-- Start of Dataset records --

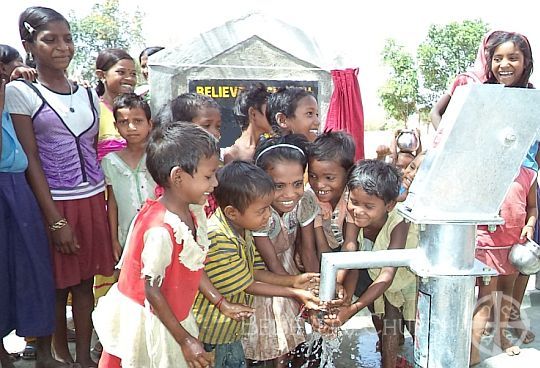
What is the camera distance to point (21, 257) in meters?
2.21

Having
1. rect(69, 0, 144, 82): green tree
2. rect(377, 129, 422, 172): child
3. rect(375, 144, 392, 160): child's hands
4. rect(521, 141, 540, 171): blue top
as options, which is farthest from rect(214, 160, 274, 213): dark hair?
rect(69, 0, 144, 82): green tree

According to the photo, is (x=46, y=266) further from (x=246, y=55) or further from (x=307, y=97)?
(x=246, y=55)

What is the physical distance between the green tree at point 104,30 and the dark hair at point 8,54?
65.2 ft

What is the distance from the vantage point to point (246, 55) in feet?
14.6

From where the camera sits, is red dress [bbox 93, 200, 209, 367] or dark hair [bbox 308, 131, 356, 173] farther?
dark hair [bbox 308, 131, 356, 173]

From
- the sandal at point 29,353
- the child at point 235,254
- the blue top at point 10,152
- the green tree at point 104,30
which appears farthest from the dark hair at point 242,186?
the green tree at point 104,30

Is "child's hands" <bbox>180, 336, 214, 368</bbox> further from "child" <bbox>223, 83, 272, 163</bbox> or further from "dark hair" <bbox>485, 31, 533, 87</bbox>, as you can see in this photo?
"dark hair" <bbox>485, 31, 533, 87</bbox>

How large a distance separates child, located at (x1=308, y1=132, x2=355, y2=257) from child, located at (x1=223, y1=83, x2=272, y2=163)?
0.52 meters

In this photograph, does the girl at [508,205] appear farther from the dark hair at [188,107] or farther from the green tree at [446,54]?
the green tree at [446,54]

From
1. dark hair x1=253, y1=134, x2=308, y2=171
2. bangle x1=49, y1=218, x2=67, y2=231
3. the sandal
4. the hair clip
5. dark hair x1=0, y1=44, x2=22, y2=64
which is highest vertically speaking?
the hair clip

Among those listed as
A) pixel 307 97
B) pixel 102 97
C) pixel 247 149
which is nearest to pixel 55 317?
pixel 247 149

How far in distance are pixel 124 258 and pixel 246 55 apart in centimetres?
308

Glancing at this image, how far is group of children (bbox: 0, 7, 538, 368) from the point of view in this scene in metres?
1.62

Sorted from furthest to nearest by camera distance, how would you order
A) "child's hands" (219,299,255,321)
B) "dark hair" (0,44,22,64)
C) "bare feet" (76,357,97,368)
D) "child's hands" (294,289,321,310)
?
"dark hair" (0,44,22,64) → "bare feet" (76,357,97,368) → "child's hands" (294,289,321,310) → "child's hands" (219,299,255,321)
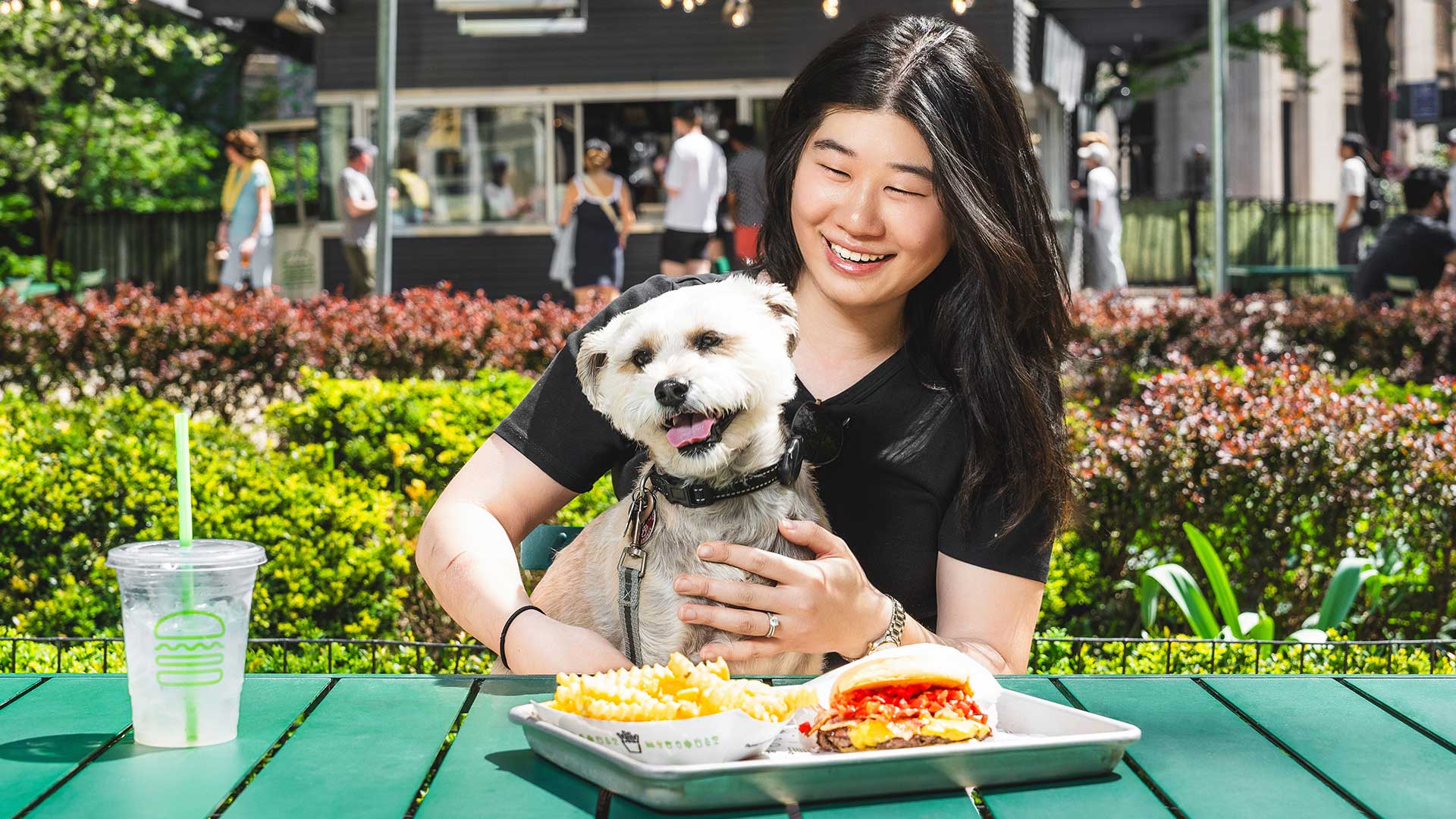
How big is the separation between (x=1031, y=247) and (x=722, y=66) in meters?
16.7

-- End of Dataset records --

*Problem to work on*. Copy out every line of the records above word for word, leaving out the pictures.

*Task response*.
What is the camera distance to point (21, 257) in meters?
2.21

Having
1. rect(69, 0, 144, 82): green tree
2. rect(377, 129, 422, 172): child
3. rect(375, 144, 392, 160): child's hands
4. rect(521, 141, 540, 171): blue top
as options, which is farthest from rect(214, 160, 274, 213): dark hair?
rect(69, 0, 144, 82): green tree

According to the photo, is (x=46, y=266) further from (x=246, y=55) or further from (x=307, y=97)?
(x=246, y=55)

What is the physical distance between the green tree at point 104,30 and the dark hair at point 8,54?
65.2 ft

What is the distance from the vantage point to point (246, 55) in feet?
14.6

From where the camera sits, is red dress [bbox 93, 200, 209, 367] or dark hair [bbox 308, 131, 356, 173] farther?
dark hair [bbox 308, 131, 356, 173]

From
- the sandal at point 29,353
- the child at point 235,254
- the blue top at point 10,152
- the green tree at point 104,30
which appears farthest from the dark hair at point 242,186?
the green tree at point 104,30

Is "child's hands" <bbox>180, 336, 214, 368</bbox> further from "child" <bbox>223, 83, 272, 163</bbox> or further from "dark hair" <bbox>485, 31, 533, 87</bbox>, as you can see in this photo?
"dark hair" <bbox>485, 31, 533, 87</bbox>

How large a distance separates child, located at (x1=308, y1=132, x2=355, y2=257) from child, located at (x1=223, y1=83, x2=272, y2=163)?
0.52 meters

In this photograph, does the girl at [508,205] appear farther from the dark hair at [188,107] or farther from the green tree at [446,54]?
the green tree at [446,54]

From
1. dark hair x1=253, y1=134, x2=308, y2=171
2. bangle x1=49, y1=218, x2=67, y2=231
3. the sandal
4. the hair clip
5. dark hair x1=0, y1=44, x2=22, y2=64
which is highest vertically speaking?
the hair clip

Among those listed as
A) pixel 307 97
B) pixel 102 97
C) pixel 247 149
which is nearest to pixel 55 317?
pixel 247 149

How far in distance are pixel 124 258 and pixel 246 55 apart in centimetres?
308

Glancing at this image, how far is group of children (bbox: 0, 7, 538, 368) from the point of view in this scene in metres?
1.62

Sorted from furthest to nearest by camera distance, how would you order
A) "child's hands" (219,299,255,321)
B) "dark hair" (0,44,22,64)
C) "bare feet" (76,357,97,368)
D) "child's hands" (294,289,321,310)
?
"dark hair" (0,44,22,64) → "bare feet" (76,357,97,368) → "child's hands" (294,289,321,310) → "child's hands" (219,299,255,321)
How big is the separation between (x=1031, y=247) and (x=722, y=66) in meters?
16.7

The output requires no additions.